> [ИСХОДНЫЙ ТЕКСТ]
○ ○ ○ ○ ○ ○ ○
В 1949 году театр, наконец, получил дотацию, но и ее хватило лишь на полгода. В 1949 году я играл небольшие роли в отдельных спектаклях, без зарплаты. В театре я часто слышал разговоры о листовках, об их авторах. Хоть их имена были неизвестны, но все сочувствовали им. Люди искушенные, уже имеющие опыт, говорили, что авторы листовок встали на отважный, но очень опасный путь, и ноте-го путного их усилия не принесут. Сона Джатиева, Георгий Губиев хорошо знали, что происходит в стране... Особенно Сона, мужа которого расстреляли, а ее саму с детьми вышвырнули на улицу. Кое-кто колол ей глаза тем, что она, мол, — жена «врага народа»...

Однажды мы были на гастролях в Ленингоре. Сегодня поездка театра на гастроли — целое дело. А тогда — уложи свои театральные костюмы в вещмешок, закинь его за плечи и обходи деревни одну за другой — где бы нас приняли. Ночевали в таких случаях большей частью в клубах, на соломе или сене.
○ ○ ○ ○ ○ ○ ○
> [ИСХОДНЫЕ ДАННЫЕ]

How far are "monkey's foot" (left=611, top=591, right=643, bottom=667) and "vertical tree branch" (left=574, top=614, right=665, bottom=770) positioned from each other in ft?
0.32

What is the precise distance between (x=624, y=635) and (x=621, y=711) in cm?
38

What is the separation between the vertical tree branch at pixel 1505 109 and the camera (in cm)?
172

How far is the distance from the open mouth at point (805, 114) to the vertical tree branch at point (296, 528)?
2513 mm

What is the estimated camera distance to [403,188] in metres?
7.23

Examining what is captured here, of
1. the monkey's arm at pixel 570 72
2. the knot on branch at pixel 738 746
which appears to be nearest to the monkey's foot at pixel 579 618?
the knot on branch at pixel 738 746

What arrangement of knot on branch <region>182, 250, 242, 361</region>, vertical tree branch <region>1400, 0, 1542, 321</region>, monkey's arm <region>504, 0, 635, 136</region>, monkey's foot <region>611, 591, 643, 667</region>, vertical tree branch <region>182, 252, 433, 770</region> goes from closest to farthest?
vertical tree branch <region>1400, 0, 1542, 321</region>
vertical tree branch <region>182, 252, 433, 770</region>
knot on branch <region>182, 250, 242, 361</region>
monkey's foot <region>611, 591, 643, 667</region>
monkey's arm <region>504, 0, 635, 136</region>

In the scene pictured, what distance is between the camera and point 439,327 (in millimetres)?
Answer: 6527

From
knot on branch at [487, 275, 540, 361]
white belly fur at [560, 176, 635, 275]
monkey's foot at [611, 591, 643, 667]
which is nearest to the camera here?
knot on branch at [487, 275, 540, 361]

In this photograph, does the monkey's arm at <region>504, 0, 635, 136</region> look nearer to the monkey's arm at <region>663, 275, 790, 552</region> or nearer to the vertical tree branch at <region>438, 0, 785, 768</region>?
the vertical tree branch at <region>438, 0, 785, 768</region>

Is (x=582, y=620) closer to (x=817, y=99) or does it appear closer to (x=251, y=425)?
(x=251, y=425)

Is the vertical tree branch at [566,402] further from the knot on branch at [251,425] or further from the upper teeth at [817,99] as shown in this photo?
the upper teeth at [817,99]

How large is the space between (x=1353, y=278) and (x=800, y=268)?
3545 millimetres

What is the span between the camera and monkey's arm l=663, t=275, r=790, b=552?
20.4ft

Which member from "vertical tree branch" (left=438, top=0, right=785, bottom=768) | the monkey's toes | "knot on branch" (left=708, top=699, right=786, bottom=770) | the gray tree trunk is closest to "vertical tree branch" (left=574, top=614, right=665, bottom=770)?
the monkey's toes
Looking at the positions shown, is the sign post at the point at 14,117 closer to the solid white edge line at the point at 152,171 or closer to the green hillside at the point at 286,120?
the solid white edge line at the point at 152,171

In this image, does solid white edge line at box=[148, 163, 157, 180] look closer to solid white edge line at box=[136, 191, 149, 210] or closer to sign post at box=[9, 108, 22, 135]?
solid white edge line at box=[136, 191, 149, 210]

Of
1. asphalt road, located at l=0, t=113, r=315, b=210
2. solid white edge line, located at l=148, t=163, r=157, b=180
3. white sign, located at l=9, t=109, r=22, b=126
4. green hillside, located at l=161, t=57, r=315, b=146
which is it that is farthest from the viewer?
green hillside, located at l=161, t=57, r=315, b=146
○ ○ ○ ○ ○ ○ ○
> [ПИСЬМЕННОЕ ЗАДАНИЕ] Процитируйте дословно фрагмент исходного текста, начиная со слов «Однажды мы были» и заканчивая словами «соломе или сене.».

> [РЕЗУЛЬТАТ ЗАДАНИЯ]
Однажды мы были на гастролях в Ленингоре. Сегодня поездка театра на гастроли — целое дело. А тогда — уложи свои театральные костюмы в вещмешок, закинь его за плечи и обходи деревни одну за другой — где бы нас приняли. Ночевали в таких случаях большей частью в клубах, на соломе или сене.